文書
▬▬▬▬▬▬▬▬▬▬
都合により盛岡に宿泊した翌日、朝から仙台に向かい、
宮城県内で最近開業した地震被災線路3区間の乗車に向かいます。

まずは仙台-東北ライン。
東北本線と仙台-石巻間を結ぶ仙石線とは、かねてから何カ所かで近接・交差・並走する部分があるのですが、この部分で乗りいれたり、交点に駅を作って乗り換えができるようにはなっていませんでした。
もともと石巻線は私鉄として開通した宮城電鉄が建設したもので仙台では東北本線のホームに対して斜めに交差する地下ホームを持っていたそうです。
第2次大戦中にいわゆる戦時買収で国鉄の路線となり、仙台駅は東側の地上に新たにホームが作られ、もともとの地下ホームは仙台駅の地下通路として活用されていました。もともと電鉄ですから直流電化されており、仙山線の一部と並んで東北では数少ない電化国鉄線だったわけです。
▬▬▬▬▬▬▬▬▬▬
資料の内容
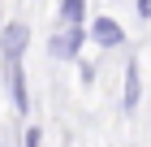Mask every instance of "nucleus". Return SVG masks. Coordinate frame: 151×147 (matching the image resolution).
<instances>
[{
	"instance_id": "obj_7",
	"label": "nucleus",
	"mask_w": 151,
	"mask_h": 147,
	"mask_svg": "<svg viewBox=\"0 0 151 147\" xmlns=\"http://www.w3.org/2000/svg\"><path fill=\"white\" fill-rule=\"evenodd\" d=\"M73 65H78V82H82V87H91V82L99 78V69H95V61H86V56H78V61H73Z\"/></svg>"
},
{
	"instance_id": "obj_2",
	"label": "nucleus",
	"mask_w": 151,
	"mask_h": 147,
	"mask_svg": "<svg viewBox=\"0 0 151 147\" xmlns=\"http://www.w3.org/2000/svg\"><path fill=\"white\" fill-rule=\"evenodd\" d=\"M26 48H30V26H26L22 17L0 22V61H4V65L26 61Z\"/></svg>"
},
{
	"instance_id": "obj_3",
	"label": "nucleus",
	"mask_w": 151,
	"mask_h": 147,
	"mask_svg": "<svg viewBox=\"0 0 151 147\" xmlns=\"http://www.w3.org/2000/svg\"><path fill=\"white\" fill-rule=\"evenodd\" d=\"M86 39H91L95 48H125V26L116 22V17H108V13H95L91 26H86Z\"/></svg>"
},
{
	"instance_id": "obj_5",
	"label": "nucleus",
	"mask_w": 151,
	"mask_h": 147,
	"mask_svg": "<svg viewBox=\"0 0 151 147\" xmlns=\"http://www.w3.org/2000/svg\"><path fill=\"white\" fill-rule=\"evenodd\" d=\"M142 104V69H138V56H125V74H121V108L125 113H138Z\"/></svg>"
},
{
	"instance_id": "obj_9",
	"label": "nucleus",
	"mask_w": 151,
	"mask_h": 147,
	"mask_svg": "<svg viewBox=\"0 0 151 147\" xmlns=\"http://www.w3.org/2000/svg\"><path fill=\"white\" fill-rule=\"evenodd\" d=\"M134 9H138L142 22H151V0H134Z\"/></svg>"
},
{
	"instance_id": "obj_8",
	"label": "nucleus",
	"mask_w": 151,
	"mask_h": 147,
	"mask_svg": "<svg viewBox=\"0 0 151 147\" xmlns=\"http://www.w3.org/2000/svg\"><path fill=\"white\" fill-rule=\"evenodd\" d=\"M22 147H43V130L39 125H26L22 130Z\"/></svg>"
},
{
	"instance_id": "obj_6",
	"label": "nucleus",
	"mask_w": 151,
	"mask_h": 147,
	"mask_svg": "<svg viewBox=\"0 0 151 147\" xmlns=\"http://www.w3.org/2000/svg\"><path fill=\"white\" fill-rule=\"evenodd\" d=\"M56 22L60 26H86V0H56Z\"/></svg>"
},
{
	"instance_id": "obj_1",
	"label": "nucleus",
	"mask_w": 151,
	"mask_h": 147,
	"mask_svg": "<svg viewBox=\"0 0 151 147\" xmlns=\"http://www.w3.org/2000/svg\"><path fill=\"white\" fill-rule=\"evenodd\" d=\"M82 48H86V26H60V30L47 35V56L65 65V61H78Z\"/></svg>"
},
{
	"instance_id": "obj_4",
	"label": "nucleus",
	"mask_w": 151,
	"mask_h": 147,
	"mask_svg": "<svg viewBox=\"0 0 151 147\" xmlns=\"http://www.w3.org/2000/svg\"><path fill=\"white\" fill-rule=\"evenodd\" d=\"M4 82H9V104H13V113H17V117H30V82H26L22 61L4 65Z\"/></svg>"
}]
</instances>
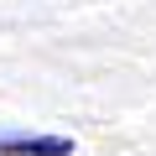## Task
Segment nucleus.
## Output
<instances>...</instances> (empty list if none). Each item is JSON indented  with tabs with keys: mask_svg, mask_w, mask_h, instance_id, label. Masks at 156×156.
I'll return each instance as SVG.
<instances>
[{
	"mask_svg": "<svg viewBox=\"0 0 156 156\" xmlns=\"http://www.w3.org/2000/svg\"><path fill=\"white\" fill-rule=\"evenodd\" d=\"M0 156H73V140H62V135H16V140H0Z\"/></svg>",
	"mask_w": 156,
	"mask_h": 156,
	"instance_id": "obj_1",
	"label": "nucleus"
}]
</instances>
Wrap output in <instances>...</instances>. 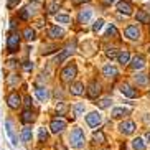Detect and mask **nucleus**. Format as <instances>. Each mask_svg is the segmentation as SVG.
Returning a JSON list of instances; mask_svg holds the SVG:
<instances>
[{"label": "nucleus", "mask_w": 150, "mask_h": 150, "mask_svg": "<svg viewBox=\"0 0 150 150\" xmlns=\"http://www.w3.org/2000/svg\"><path fill=\"white\" fill-rule=\"evenodd\" d=\"M84 142H86V139H84V132H83V130H81L79 127L73 129V132H71V135H69L71 147H73V149H83Z\"/></svg>", "instance_id": "1"}, {"label": "nucleus", "mask_w": 150, "mask_h": 150, "mask_svg": "<svg viewBox=\"0 0 150 150\" xmlns=\"http://www.w3.org/2000/svg\"><path fill=\"white\" fill-rule=\"evenodd\" d=\"M20 48V36L17 33H10L7 38V51L8 53H17Z\"/></svg>", "instance_id": "2"}, {"label": "nucleus", "mask_w": 150, "mask_h": 150, "mask_svg": "<svg viewBox=\"0 0 150 150\" xmlns=\"http://www.w3.org/2000/svg\"><path fill=\"white\" fill-rule=\"evenodd\" d=\"M76 73H78V69H76V66L74 64H68L64 69L61 71V78H63V81H71V79H74L76 78Z\"/></svg>", "instance_id": "3"}, {"label": "nucleus", "mask_w": 150, "mask_h": 150, "mask_svg": "<svg viewBox=\"0 0 150 150\" xmlns=\"http://www.w3.org/2000/svg\"><path fill=\"white\" fill-rule=\"evenodd\" d=\"M5 130H7V135L10 137L12 145L17 147V145H18V139H17V134H15V129H13V124H12V120H5Z\"/></svg>", "instance_id": "4"}, {"label": "nucleus", "mask_w": 150, "mask_h": 150, "mask_svg": "<svg viewBox=\"0 0 150 150\" xmlns=\"http://www.w3.org/2000/svg\"><path fill=\"white\" fill-rule=\"evenodd\" d=\"M64 129H66V120H63V119H53L51 124H50V130L53 134H59Z\"/></svg>", "instance_id": "5"}, {"label": "nucleus", "mask_w": 150, "mask_h": 150, "mask_svg": "<svg viewBox=\"0 0 150 150\" xmlns=\"http://www.w3.org/2000/svg\"><path fill=\"white\" fill-rule=\"evenodd\" d=\"M86 122H88L89 127H97L102 122V115L99 112H91V114L86 115Z\"/></svg>", "instance_id": "6"}, {"label": "nucleus", "mask_w": 150, "mask_h": 150, "mask_svg": "<svg viewBox=\"0 0 150 150\" xmlns=\"http://www.w3.org/2000/svg\"><path fill=\"white\" fill-rule=\"evenodd\" d=\"M7 102L12 109H17L20 104H22V97L18 96V93H10L8 97H7Z\"/></svg>", "instance_id": "7"}, {"label": "nucleus", "mask_w": 150, "mask_h": 150, "mask_svg": "<svg viewBox=\"0 0 150 150\" xmlns=\"http://www.w3.org/2000/svg\"><path fill=\"white\" fill-rule=\"evenodd\" d=\"M124 33H125V36L129 40H139V36H140V31H139V28L135 25H129Z\"/></svg>", "instance_id": "8"}, {"label": "nucleus", "mask_w": 150, "mask_h": 150, "mask_svg": "<svg viewBox=\"0 0 150 150\" xmlns=\"http://www.w3.org/2000/svg\"><path fill=\"white\" fill-rule=\"evenodd\" d=\"M119 129H120V132H124L125 135H130V134H134V130H135V124H134L132 120H124L119 125Z\"/></svg>", "instance_id": "9"}, {"label": "nucleus", "mask_w": 150, "mask_h": 150, "mask_svg": "<svg viewBox=\"0 0 150 150\" xmlns=\"http://www.w3.org/2000/svg\"><path fill=\"white\" fill-rule=\"evenodd\" d=\"M117 10H119L120 13H124V15H130L132 13V5H130L129 0H122V2L117 4Z\"/></svg>", "instance_id": "10"}, {"label": "nucleus", "mask_w": 150, "mask_h": 150, "mask_svg": "<svg viewBox=\"0 0 150 150\" xmlns=\"http://www.w3.org/2000/svg\"><path fill=\"white\" fill-rule=\"evenodd\" d=\"M120 93H122L125 97H130V99L137 97V91L132 88V86H129V84H122V86H120Z\"/></svg>", "instance_id": "11"}, {"label": "nucleus", "mask_w": 150, "mask_h": 150, "mask_svg": "<svg viewBox=\"0 0 150 150\" xmlns=\"http://www.w3.org/2000/svg\"><path fill=\"white\" fill-rule=\"evenodd\" d=\"M144 66H145V58L142 56V54H137L132 59V63H130V68L132 69H142Z\"/></svg>", "instance_id": "12"}, {"label": "nucleus", "mask_w": 150, "mask_h": 150, "mask_svg": "<svg viewBox=\"0 0 150 150\" xmlns=\"http://www.w3.org/2000/svg\"><path fill=\"white\" fill-rule=\"evenodd\" d=\"M102 74L106 76V78H115V76L119 74V71H117L115 66H112V64H106V66L102 68Z\"/></svg>", "instance_id": "13"}, {"label": "nucleus", "mask_w": 150, "mask_h": 150, "mask_svg": "<svg viewBox=\"0 0 150 150\" xmlns=\"http://www.w3.org/2000/svg\"><path fill=\"white\" fill-rule=\"evenodd\" d=\"M91 17H93V10L91 8H84L79 12V15H78V20H79V23H88L89 20H91Z\"/></svg>", "instance_id": "14"}, {"label": "nucleus", "mask_w": 150, "mask_h": 150, "mask_svg": "<svg viewBox=\"0 0 150 150\" xmlns=\"http://www.w3.org/2000/svg\"><path fill=\"white\" fill-rule=\"evenodd\" d=\"M63 35H64V30L59 28L58 25H54V27H51L48 30V36L50 38H54V40H56V38H63Z\"/></svg>", "instance_id": "15"}, {"label": "nucleus", "mask_w": 150, "mask_h": 150, "mask_svg": "<svg viewBox=\"0 0 150 150\" xmlns=\"http://www.w3.org/2000/svg\"><path fill=\"white\" fill-rule=\"evenodd\" d=\"M99 94H101V86H99L97 83H91V86H89V91H88V96L91 97V99H96Z\"/></svg>", "instance_id": "16"}, {"label": "nucleus", "mask_w": 150, "mask_h": 150, "mask_svg": "<svg viewBox=\"0 0 150 150\" xmlns=\"http://www.w3.org/2000/svg\"><path fill=\"white\" fill-rule=\"evenodd\" d=\"M125 114H129V109H125V107H114L112 112H110V115H112L114 119H120V117H124Z\"/></svg>", "instance_id": "17"}, {"label": "nucleus", "mask_w": 150, "mask_h": 150, "mask_svg": "<svg viewBox=\"0 0 150 150\" xmlns=\"http://www.w3.org/2000/svg\"><path fill=\"white\" fill-rule=\"evenodd\" d=\"M135 18H137V22H140V23H149L150 22V15L147 13L145 10H139Z\"/></svg>", "instance_id": "18"}, {"label": "nucleus", "mask_w": 150, "mask_h": 150, "mask_svg": "<svg viewBox=\"0 0 150 150\" xmlns=\"http://www.w3.org/2000/svg\"><path fill=\"white\" fill-rule=\"evenodd\" d=\"M71 93L74 94V96H81L84 94V84L83 83H74L71 86Z\"/></svg>", "instance_id": "19"}, {"label": "nucleus", "mask_w": 150, "mask_h": 150, "mask_svg": "<svg viewBox=\"0 0 150 150\" xmlns=\"http://www.w3.org/2000/svg\"><path fill=\"white\" fill-rule=\"evenodd\" d=\"M40 7H41L40 2H31L30 5H27V7H25V10H27L28 17H30V15H35L36 13V8H40Z\"/></svg>", "instance_id": "20"}, {"label": "nucleus", "mask_w": 150, "mask_h": 150, "mask_svg": "<svg viewBox=\"0 0 150 150\" xmlns=\"http://www.w3.org/2000/svg\"><path fill=\"white\" fill-rule=\"evenodd\" d=\"M36 97H38V99H40V101H46V99H48V91H46V89L45 88H40V86H38V88H36Z\"/></svg>", "instance_id": "21"}, {"label": "nucleus", "mask_w": 150, "mask_h": 150, "mask_svg": "<svg viewBox=\"0 0 150 150\" xmlns=\"http://www.w3.org/2000/svg\"><path fill=\"white\" fill-rule=\"evenodd\" d=\"M31 137H33V134H31V129L30 127H25L22 130V140L25 142V144H28V142H31Z\"/></svg>", "instance_id": "22"}, {"label": "nucleus", "mask_w": 150, "mask_h": 150, "mask_svg": "<svg viewBox=\"0 0 150 150\" xmlns=\"http://www.w3.org/2000/svg\"><path fill=\"white\" fill-rule=\"evenodd\" d=\"M35 30H33V28H25V30H23V38H25V40H28V41H31V40H35Z\"/></svg>", "instance_id": "23"}, {"label": "nucleus", "mask_w": 150, "mask_h": 150, "mask_svg": "<svg viewBox=\"0 0 150 150\" xmlns=\"http://www.w3.org/2000/svg\"><path fill=\"white\" fill-rule=\"evenodd\" d=\"M132 147L135 150H145V142L137 137V139H134V140H132Z\"/></svg>", "instance_id": "24"}, {"label": "nucleus", "mask_w": 150, "mask_h": 150, "mask_svg": "<svg viewBox=\"0 0 150 150\" xmlns=\"http://www.w3.org/2000/svg\"><path fill=\"white\" fill-rule=\"evenodd\" d=\"M117 59H119L120 64H127V63L130 61V54H129L127 51H122V53L117 54Z\"/></svg>", "instance_id": "25"}, {"label": "nucleus", "mask_w": 150, "mask_h": 150, "mask_svg": "<svg viewBox=\"0 0 150 150\" xmlns=\"http://www.w3.org/2000/svg\"><path fill=\"white\" fill-rule=\"evenodd\" d=\"M71 53H73V50H71V48H66V50H64V51H63V53H59V54H58V56H56V59H54V61H56V63H61L63 59H66V58L69 56Z\"/></svg>", "instance_id": "26"}, {"label": "nucleus", "mask_w": 150, "mask_h": 150, "mask_svg": "<svg viewBox=\"0 0 150 150\" xmlns=\"http://www.w3.org/2000/svg\"><path fill=\"white\" fill-rule=\"evenodd\" d=\"M93 139L97 144H104V142H106V137H104V134H102L101 130H96V132L93 134Z\"/></svg>", "instance_id": "27"}, {"label": "nucleus", "mask_w": 150, "mask_h": 150, "mask_svg": "<svg viewBox=\"0 0 150 150\" xmlns=\"http://www.w3.org/2000/svg\"><path fill=\"white\" fill-rule=\"evenodd\" d=\"M56 22L58 23H64V25H66V23L71 22V18H69V15H66V13H58L56 15Z\"/></svg>", "instance_id": "28"}, {"label": "nucleus", "mask_w": 150, "mask_h": 150, "mask_svg": "<svg viewBox=\"0 0 150 150\" xmlns=\"http://www.w3.org/2000/svg\"><path fill=\"white\" fill-rule=\"evenodd\" d=\"M135 81H137V84H140V86H145L147 83H149V78H147V74H137L135 76Z\"/></svg>", "instance_id": "29"}, {"label": "nucleus", "mask_w": 150, "mask_h": 150, "mask_svg": "<svg viewBox=\"0 0 150 150\" xmlns=\"http://www.w3.org/2000/svg\"><path fill=\"white\" fill-rule=\"evenodd\" d=\"M31 120H33V114L30 112V109H27V110L22 114V122L28 124V122H31Z\"/></svg>", "instance_id": "30"}, {"label": "nucleus", "mask_w": 150, "mask_h": 150, "mask_svg": "<svg viewBox=\"0 0 150 150\" xmlns=\"http://www.w3.org/2000/svg\"><path fill=\"white\" fill-rule=\"evenodd\" d=\"M110 102H112V101H110V97H102L101 101L97 102V106L101 107V109H106V107L110 106Z\"/></svg>", "instance_id": "31"}, {"label": "nucleus", "mask_w": 150, "mask_h": 150, "mask_svg": "<svg viewBox=\"0 0 150 150\" xmlns=\"http://www.w3.org/2000/svg\"><path fill=\"white\" fill-rule=\"evenodd\" d=\"M84 109H86V107H84V102H78V104L74 106V114L76 115H83Z\"/></svg>", "instance_id": "32"}, {"label": "nucleus", "mask_w": 150, "mask_h": 150, "mask_svg": "<svg viewBox=\"0 0 150 150\" xmlns=\"http://www.w3.org/2000/svg\"><path fill=\"white\" fill-rule=\"evenodd\" d=\"M46 139H48V132H46V129H38V140L40 142H45L46 140Z\"/></svg>", "instance_id": "33"}, {"label": "nucleus", "mask_w": 150, "mask_h": 150, "mask_svg": "<svg viewBox=\"0 0 150 150\" xmlns=\"http://www.w3.org/2000/svg\"><path fill=\"white\" fill-rule=\"evenodd\" d=\"M102 25H104V20H101V18H99V20H96V22H94V25H93V31H99L102 28Z\"/></svg>", "instance_id": "34"}, {"label": "nucleus", "mask_w": 150, "mask_h": 150, "mask_svg": "<svg viewBox=\"0 0 150 150\" xmlns=\"http://www.w3.org/2000/svg\"><path fill=\"white\" fill-rule=\"evenodd\" d=\"M18 81H20V79H18V76H15V74H12V76L8 78V84H10V86H15Z\"/></svg>", "instance_id": "35"}, {"label": "nucleus", "mask_w": 150, "mask_h": 150, "mask_svg": "<svg viewBox=\"0 0 150 150\" xmlns=\"http://www.w3.org/2000/svg\"><path fill=\"white\" fill-rule=\"evenodd\" d=\"M58 7H59V4H58V2H53V4H51V5L48 7V12H50V13H54Z\"/></svg>", "instance_id": "36"}, {"label": "nucleus", "mask_w": 150, "mask_h": 150, "mask_svg": "<svg viewBox=\"0 0 150 150\" xmlns=\"http://www.w3.org/2000/svg\"><path fill=\"white\" fill-rule=\"evenodd\" d=\"M107 35H112V36H115V35H117V28H115L114 27V25H110V27L109 28H107Z\"/></svg>", "instance_id": "37"}, {"label": "nucleus", "mask_w": 150, "mask_h": 150, "mask_svg": "<svg viewBox=\"0 0 150 150\" xmlns=\"http://www.w3.org/2000/svg\"><path fill=\"white\" fill-rule=\"evenodd\" d=\"M18 2H20V0H8V4H7V7H8V8H13V7L18 4Z\"/></svg>", "instance_id": "38"}, {"label": "nucleus", "mask_w": 150, "mask_h": 150, "mask_svg": "<svg viewBox=\"0 0 150 150\" xmlns=\"http://www.w3.org/2000/svg\"><path fill=\"white\" fill-rule=\"evenodd\" d=\"M20 18H22V20H27L28 18V13H27V10L25 8H22V12H20Z\"/></svg>", "instance_id": "39"}, {"label": "nucleus", "mask_w": 150, "mask_h": 150, "mask_svg": "<svg viewBox=\"0 0 150 150\" xmlns=\"http://www.w3.org/2000/svg\"><path fill=\"white\" fill-rule=\"evenodd\" d=\"M106 54L109 58H115V54H117V53H115V50H109V51H106Z\"/></svg>", "instance_id": "40"}, {"label": "nucleus", "mask_w": 150, "mask_h": 150, "mask_svg": "<svg viewBox=\"0 0 150 150\" xmlns=\"http://www.w3.org/2000/svg\"><path fill=\"white\" fill-rule=\"evenodd\" d=\"M23 66H25V69H27V71H30L31 68H33V64H31L30 61H25V64H23Z\"/></svg>", "instance_id": "41"}, {"label": "nucleus", "mask_w": 150, "mask_h": 150, "mask_svg": "<svg viewBox=\"0 0 150 150\" xmlns=\"http://www.w3.org/2000/svg\"><path fill=\"white\" fill-rule=\"evenodd\" d=\"M145 140L150 144V132H147V135H145Z\"/></svg>", "instance_id": "42"}, {"label": "nucleus", "mask_w": 150, "mask_h": 150, "mask_svg": "<svg viewBox=\"0 0 150 150\" xmlns=\"http://www.w3.org/2000/svg\"><path fill=\"white\" fill-rule=\"evenodd\" d=\"M83 2H88V0H74L76 5H78V4H83Z\"/></svg>", "instance_id": "43"}, {"label": "nucleus", "mask_w": 150, "mask_h": 150, "mask_svg": "<svg viewBox=\"0 0 150 150\" xmlns=\"http://www.w3.org/2000/svg\"><path fill=\"white\" fill-rule=\"evenodd\" d=\"M104 2H106V4H110V2H114V0H104Z\"/></svg>", "instance_id": "44"}, {"label": "nucleus", "mask_w": 150, "mask_h": 150, "mask_svg": "<svg viewBox=\"0 0 150 150\" xmlns=\"http://www.w3.org/2000/svg\"><path fill=\"white\" fill-rule=\"evenodd\" d=\"M149 51H150V48H149Z\"/></svg>", "instance_id": "45"}]
</instances>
▬▬▬▬▬▬▬▬▬▬
仙石線に関する文書のうち、「まずは仙台-東北ライン。」から「い電化国鉄線だったわけです。」までの部分を一字一句違えずに書き出しなさい。 資料はこの作業にはまったく関わりません。

解答
まずは仙台-東北ライン。
東北本線と仙台-石巻間を結ぶ仙石線とは、かねてから何カ所かで近接・交差・並走する部分があるのですが、この部分で乗りいれたり、交点に駅を作って乗り換えができるようにはなっていませんでした。
もともと石巻線は私鉄として開通した宮城電鉄が建設したもので仙台では東北本線のホームに対して斜めに交差する地下ホームを持っていたそうです。
第2次大戦中にいわゆる戦時買収で国鉄の路線となり、仙台駅は東側の地上に新たにホームが作られ、もともとの地下ホームは仙台駅の地下通路として活用されていました。もともと電鉄ですから直流電化されており、仙山線の一部と並んで東北では数少ない電化国鉄線だったわけです。